On December 31, 2021, the Issuer granted Mr. Lorber an allocation of 1,250,000 vesting ordinary shares (the “Restricted Shares ??)” in accordance with the Issuer’s 2021 Management Incentive Plan. . Mr. Lorber has the exclusive voting right in respect of the Restricted Shares. The restricted shares will vest in four equal annual installments starting December 15, 2022, subject to the continued employment of Mr. Lorber by the issuer until each of these vesting dates or to an early vesting. in the event of death or disability, termination of Mr. Lorber. employment without cause or resignation for cause, or change of control. The above description does not claim to be complete and is qualified in its entirety by reference to the restricted share allocation agreement, which is attached as appendix 10.1 to this appendix 13D and incorporated in this section 4 by reference.

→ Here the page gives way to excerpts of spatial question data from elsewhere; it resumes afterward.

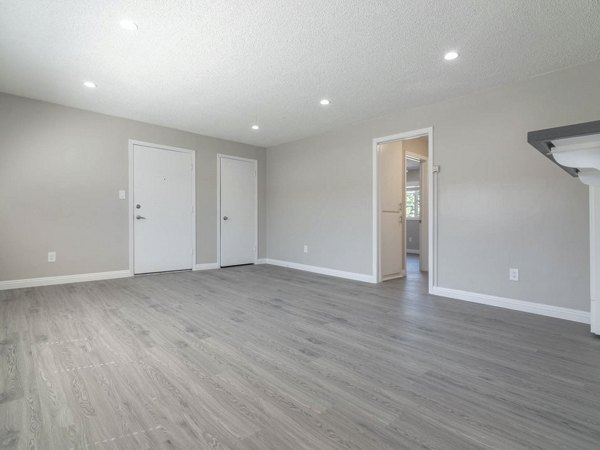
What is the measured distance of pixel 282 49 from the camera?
2.53 meters

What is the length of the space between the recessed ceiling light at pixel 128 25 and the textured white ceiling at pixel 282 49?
4 centimetres

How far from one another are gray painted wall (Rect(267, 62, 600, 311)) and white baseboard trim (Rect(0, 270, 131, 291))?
340 centimetres

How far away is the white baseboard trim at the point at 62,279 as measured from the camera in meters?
3.66

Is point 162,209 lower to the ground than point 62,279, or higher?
higher

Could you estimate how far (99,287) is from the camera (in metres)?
3.81

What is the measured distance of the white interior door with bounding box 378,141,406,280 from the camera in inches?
174

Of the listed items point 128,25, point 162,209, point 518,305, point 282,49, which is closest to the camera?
point 128,25

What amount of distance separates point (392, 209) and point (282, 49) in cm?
289

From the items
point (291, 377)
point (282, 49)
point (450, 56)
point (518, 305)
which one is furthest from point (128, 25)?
point (518, 305)

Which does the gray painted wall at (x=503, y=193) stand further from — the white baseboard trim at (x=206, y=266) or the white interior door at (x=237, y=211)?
the white baseboard trim at (x=206, y=266)

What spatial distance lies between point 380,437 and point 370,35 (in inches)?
100

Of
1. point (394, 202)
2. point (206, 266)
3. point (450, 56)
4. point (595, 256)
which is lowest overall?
point (206, 266)

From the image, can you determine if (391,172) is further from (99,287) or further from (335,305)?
(99,287)

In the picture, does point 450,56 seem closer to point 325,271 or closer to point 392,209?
point 392,209
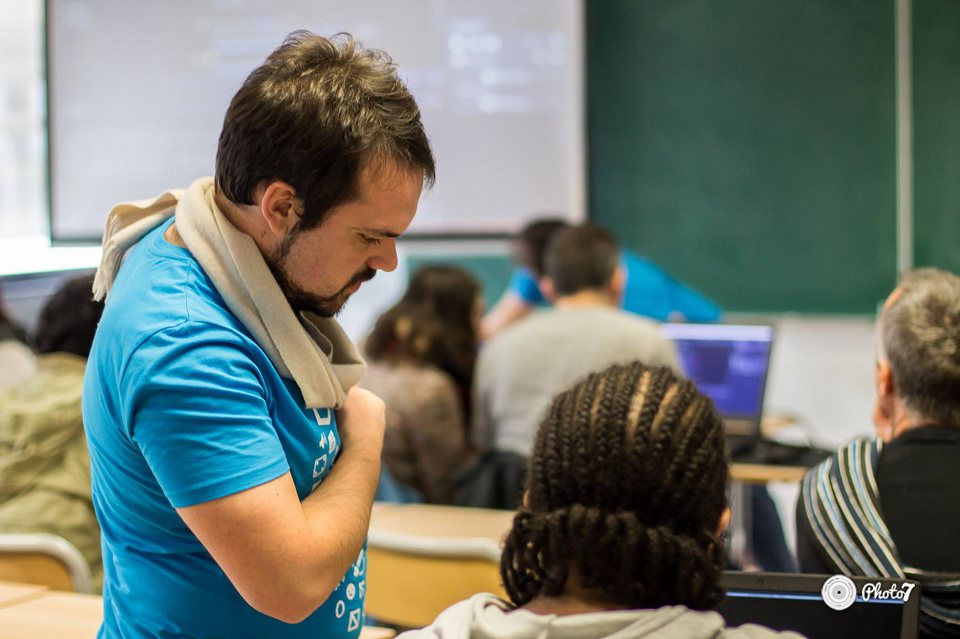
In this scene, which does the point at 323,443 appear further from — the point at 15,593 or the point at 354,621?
the point at 15,593

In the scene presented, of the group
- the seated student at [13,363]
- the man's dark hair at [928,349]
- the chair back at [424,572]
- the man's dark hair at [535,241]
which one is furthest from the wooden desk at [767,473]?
the seated student at [13,363]

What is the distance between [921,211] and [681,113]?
1.18 metres

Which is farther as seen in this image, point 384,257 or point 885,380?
point 885,380

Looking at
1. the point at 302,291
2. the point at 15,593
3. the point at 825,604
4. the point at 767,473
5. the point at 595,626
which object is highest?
the point at 302,291

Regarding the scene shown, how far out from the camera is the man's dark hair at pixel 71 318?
99.0 inches

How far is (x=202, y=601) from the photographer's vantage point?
46.9 inches

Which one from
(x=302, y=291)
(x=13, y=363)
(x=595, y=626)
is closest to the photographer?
(x=595, y=626)

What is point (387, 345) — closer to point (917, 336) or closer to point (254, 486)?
point (917, 336)

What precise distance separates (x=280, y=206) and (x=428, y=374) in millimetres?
2166

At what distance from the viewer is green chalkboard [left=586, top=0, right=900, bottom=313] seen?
4.82m

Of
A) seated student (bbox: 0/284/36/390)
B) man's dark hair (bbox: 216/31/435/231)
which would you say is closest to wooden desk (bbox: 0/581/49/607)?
man's dark hair (bbox: 216/31/435/231)

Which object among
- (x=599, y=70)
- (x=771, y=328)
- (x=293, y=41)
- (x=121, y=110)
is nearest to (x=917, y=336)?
(x=293, y=41)

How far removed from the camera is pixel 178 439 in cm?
106

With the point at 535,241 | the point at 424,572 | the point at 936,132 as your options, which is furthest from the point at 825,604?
the point at 936,132
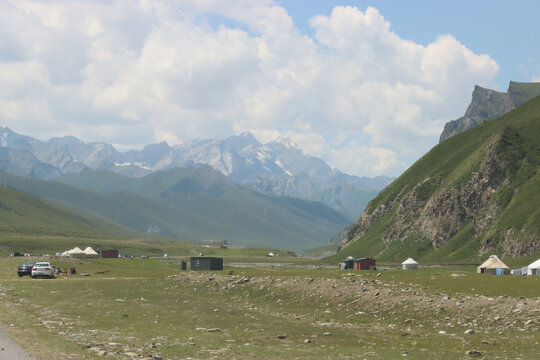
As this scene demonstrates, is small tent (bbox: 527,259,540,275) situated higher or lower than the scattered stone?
higher

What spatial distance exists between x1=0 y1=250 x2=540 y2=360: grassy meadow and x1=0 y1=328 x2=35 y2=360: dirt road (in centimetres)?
64

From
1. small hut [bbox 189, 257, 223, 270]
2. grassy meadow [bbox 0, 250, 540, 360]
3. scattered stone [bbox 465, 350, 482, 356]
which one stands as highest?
small hut [bbox 189, 257, 223, 270]

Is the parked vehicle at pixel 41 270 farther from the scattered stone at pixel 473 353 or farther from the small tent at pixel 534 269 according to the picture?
the small tent at pixel 534 269

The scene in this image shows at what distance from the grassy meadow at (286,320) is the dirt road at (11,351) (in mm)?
638

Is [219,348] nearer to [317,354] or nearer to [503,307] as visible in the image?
[317,354]

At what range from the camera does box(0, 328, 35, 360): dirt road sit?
2622cm

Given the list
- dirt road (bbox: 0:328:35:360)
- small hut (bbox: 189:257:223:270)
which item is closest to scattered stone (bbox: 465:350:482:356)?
dirt road (bbox: 0:328:35:360)

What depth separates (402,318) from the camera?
43875mm

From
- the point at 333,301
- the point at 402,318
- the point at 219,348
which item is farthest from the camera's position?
the point at 333,301

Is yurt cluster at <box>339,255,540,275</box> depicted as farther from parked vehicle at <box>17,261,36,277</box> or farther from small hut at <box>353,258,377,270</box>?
parked vehicle at <box>17,261,36,277</box>

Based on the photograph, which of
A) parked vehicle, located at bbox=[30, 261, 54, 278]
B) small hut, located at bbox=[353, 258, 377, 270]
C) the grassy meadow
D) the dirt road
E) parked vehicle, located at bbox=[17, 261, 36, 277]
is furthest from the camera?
small hut, located at bbox=[353, 258, 377, 270]

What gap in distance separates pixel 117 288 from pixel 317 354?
49913mm

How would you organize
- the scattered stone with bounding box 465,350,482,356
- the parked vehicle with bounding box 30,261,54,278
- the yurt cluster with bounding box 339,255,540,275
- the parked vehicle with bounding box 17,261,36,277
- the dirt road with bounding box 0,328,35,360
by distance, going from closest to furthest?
the dirt road with bounding box 0,328,35,360
the scattered stone with bounding box 465,350,482,356
the parked vehicle with bounding box 30,261,54,278
the parked vehicle with bounding box 17,261,36,277
the yurt cluster with bounding box 339,255,540,275

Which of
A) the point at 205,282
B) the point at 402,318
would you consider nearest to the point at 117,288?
the point at 205,282
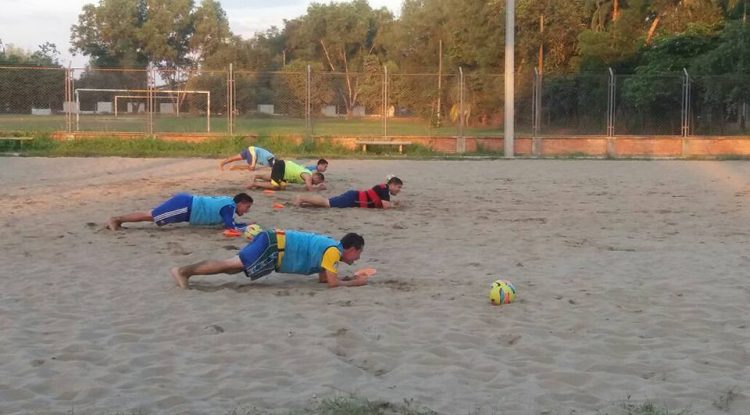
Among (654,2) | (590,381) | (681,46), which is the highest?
(654,2)

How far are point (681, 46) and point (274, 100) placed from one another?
20.3 meters

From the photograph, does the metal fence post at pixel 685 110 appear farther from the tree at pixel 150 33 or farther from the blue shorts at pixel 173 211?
the tree at pixel 150 33

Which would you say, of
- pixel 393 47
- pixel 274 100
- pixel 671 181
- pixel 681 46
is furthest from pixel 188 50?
pixel 671 181

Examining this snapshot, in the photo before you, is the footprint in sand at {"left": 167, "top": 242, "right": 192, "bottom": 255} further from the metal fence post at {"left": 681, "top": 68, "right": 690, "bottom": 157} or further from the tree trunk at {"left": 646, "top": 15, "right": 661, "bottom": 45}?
the tree trunk at {"left": 646, "top": 15, "right": 661, "bottom": 45}

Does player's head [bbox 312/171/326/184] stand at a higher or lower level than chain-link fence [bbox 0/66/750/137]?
lower

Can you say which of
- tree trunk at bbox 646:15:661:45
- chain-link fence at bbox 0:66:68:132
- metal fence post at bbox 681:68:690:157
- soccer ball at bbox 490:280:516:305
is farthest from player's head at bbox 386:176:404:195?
tree trunk at bbox 646:15:661:45

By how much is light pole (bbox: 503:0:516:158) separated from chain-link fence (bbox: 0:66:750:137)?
221 cm

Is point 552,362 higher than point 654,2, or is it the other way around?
point 654,2

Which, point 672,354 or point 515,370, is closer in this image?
point 515,370

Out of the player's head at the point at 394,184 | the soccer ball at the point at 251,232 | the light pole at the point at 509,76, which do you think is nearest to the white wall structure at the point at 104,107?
the light pole at the point at 509,76

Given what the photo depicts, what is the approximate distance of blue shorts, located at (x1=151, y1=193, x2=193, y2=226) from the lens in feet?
35.8

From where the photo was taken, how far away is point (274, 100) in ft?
126

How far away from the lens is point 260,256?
771cm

All of the shares held by Mr. Lorber are held by Mr. Lorber for investment purposes or as a result of executive compensation decisions made by the Issuer. Mr. Lorber may, subject to continued evaluation of the factors described herein, from time to time acquire additional securities of the Issuer in the open market or through privately traded transactions, or otherwise. Depending on the factors discussed herein, Mr. Lorber may, from time to time, hold or sell all or a portion of his shares in the open market or in privately traded transactions. Any action Mr. Lorber may take will depend on his consideration of many factors, including, but not limited to, the availability of the shares for purchase and the price levels of those shares; general market and economic conditions; continuous assessment of the activity and prospects of the Issuer; the relative attractiveness of alternative business and investment opportunities; the actions of the management and of the Board of Directors of the Issuer; personal financial planning; personal philanthropic efforts; estate planning; and other future developments.